Requirement — Exact copy, pictures excluded: write out every line below.

Segment Start: Record extracts

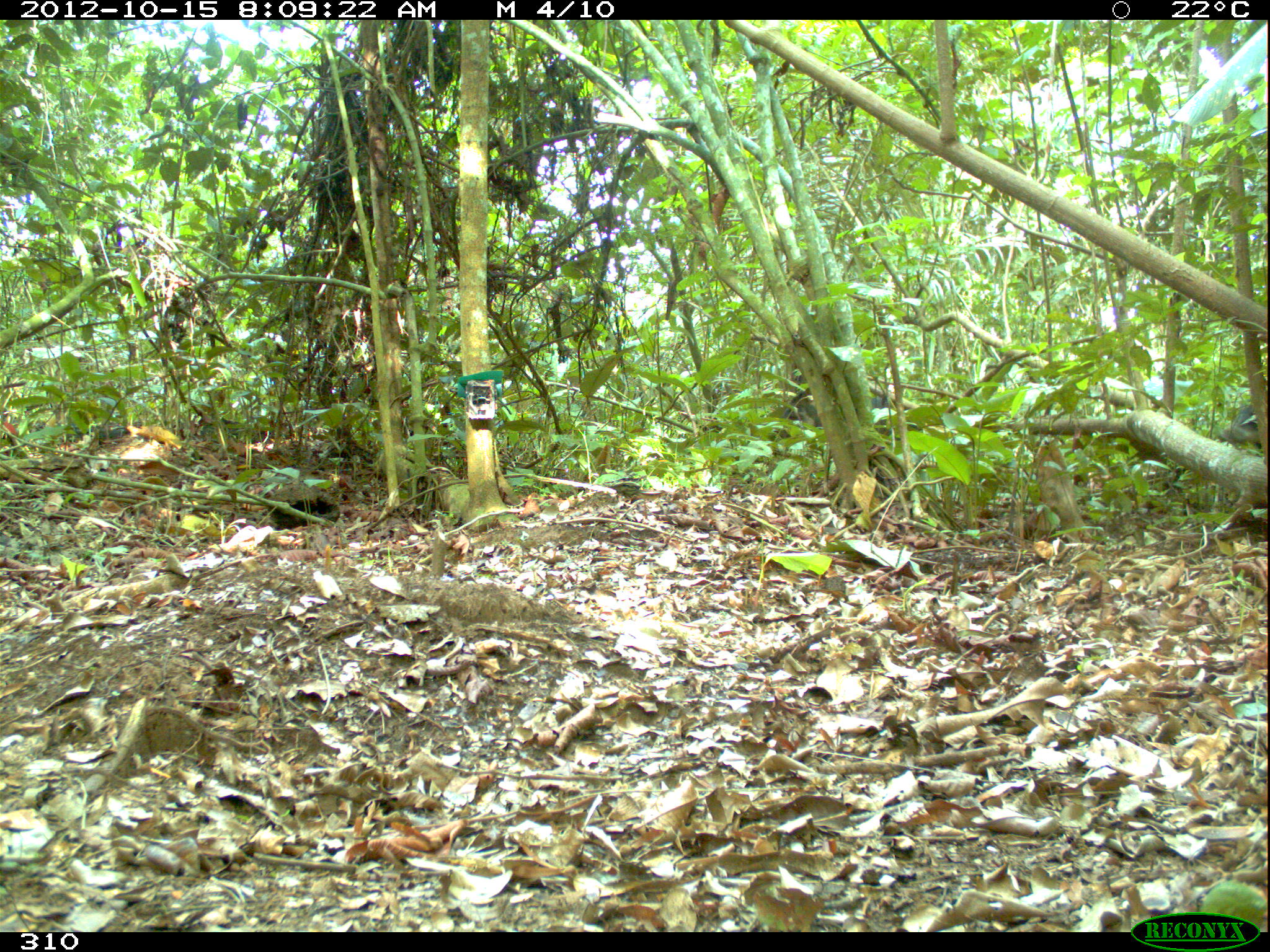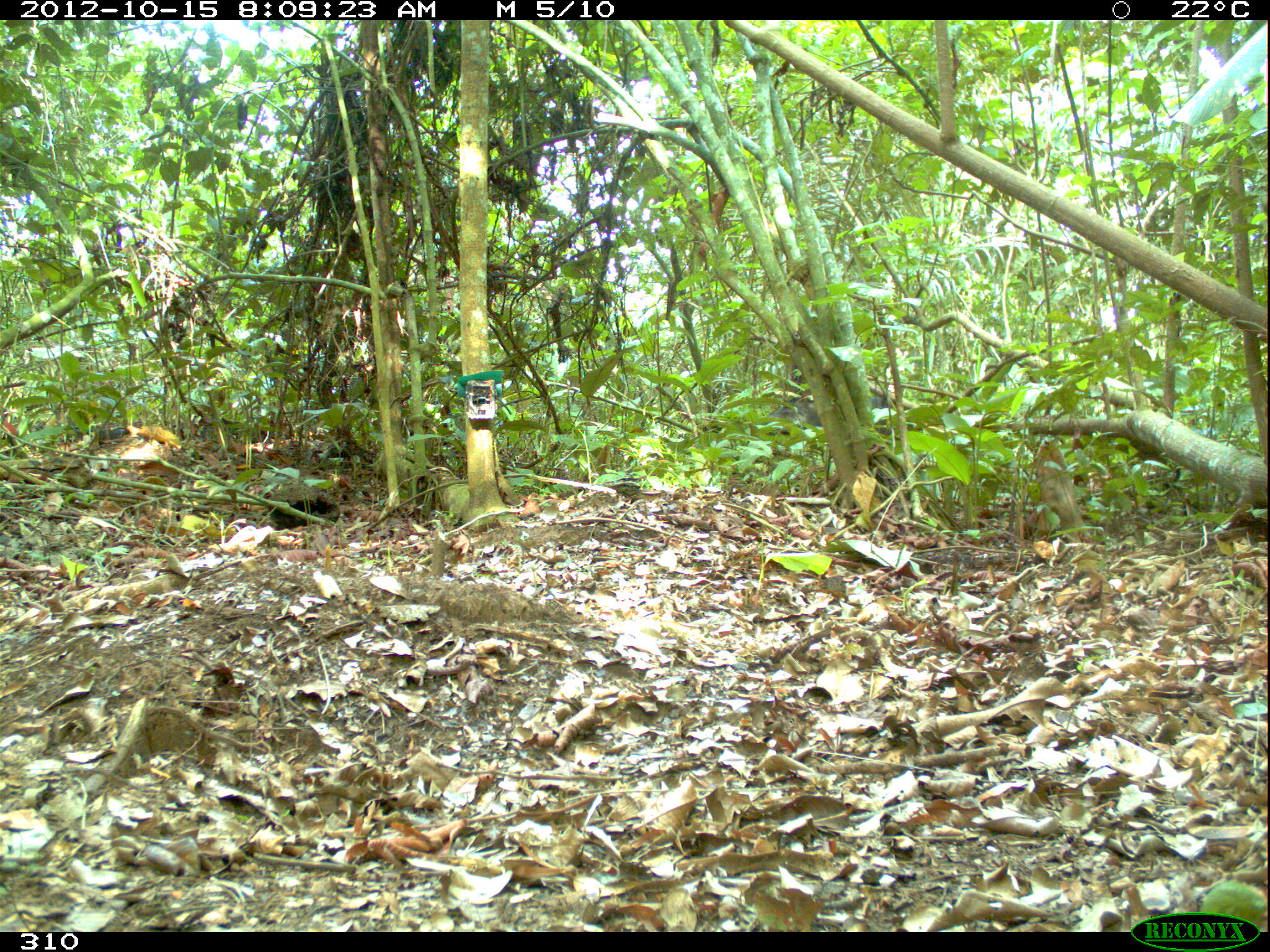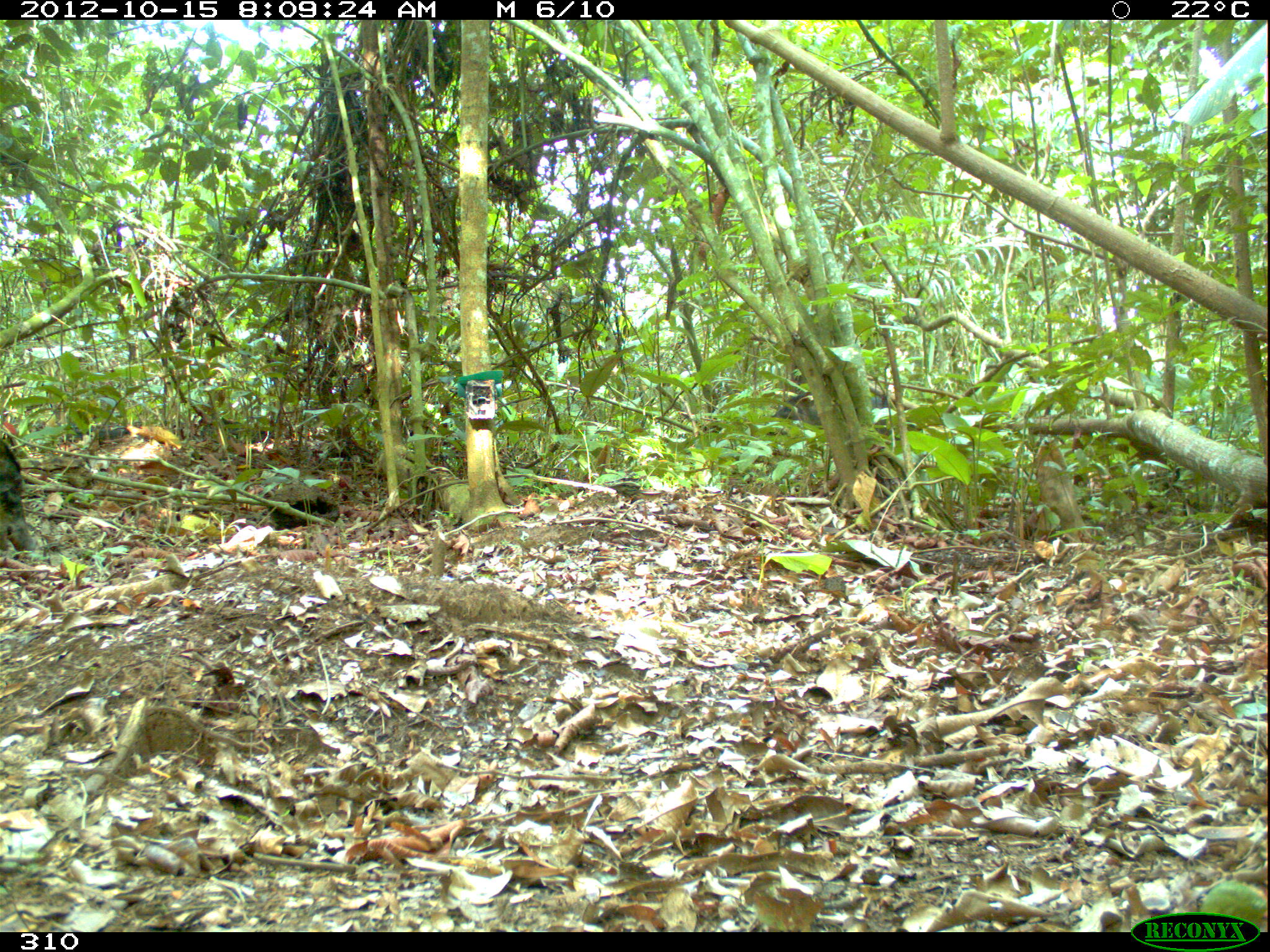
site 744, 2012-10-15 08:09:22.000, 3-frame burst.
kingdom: Animalia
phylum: Chordata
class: Mammalia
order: Artiodactyla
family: Tayassuidae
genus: Tayassu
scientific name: Tayassu pecari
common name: white-lipped peccary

Segment End: Record extracts

Answer to this exercise —
site 744, 2012-10-15 08:09:22.000, 3-frame burst.
kingdom: Animalia
phylum: Chordata
class: Mammalia
order: Artiodactyla
family: Tayassuidae
genus: Tayassu
scientific name: Tayassu pecari
common name: white-lipped peccary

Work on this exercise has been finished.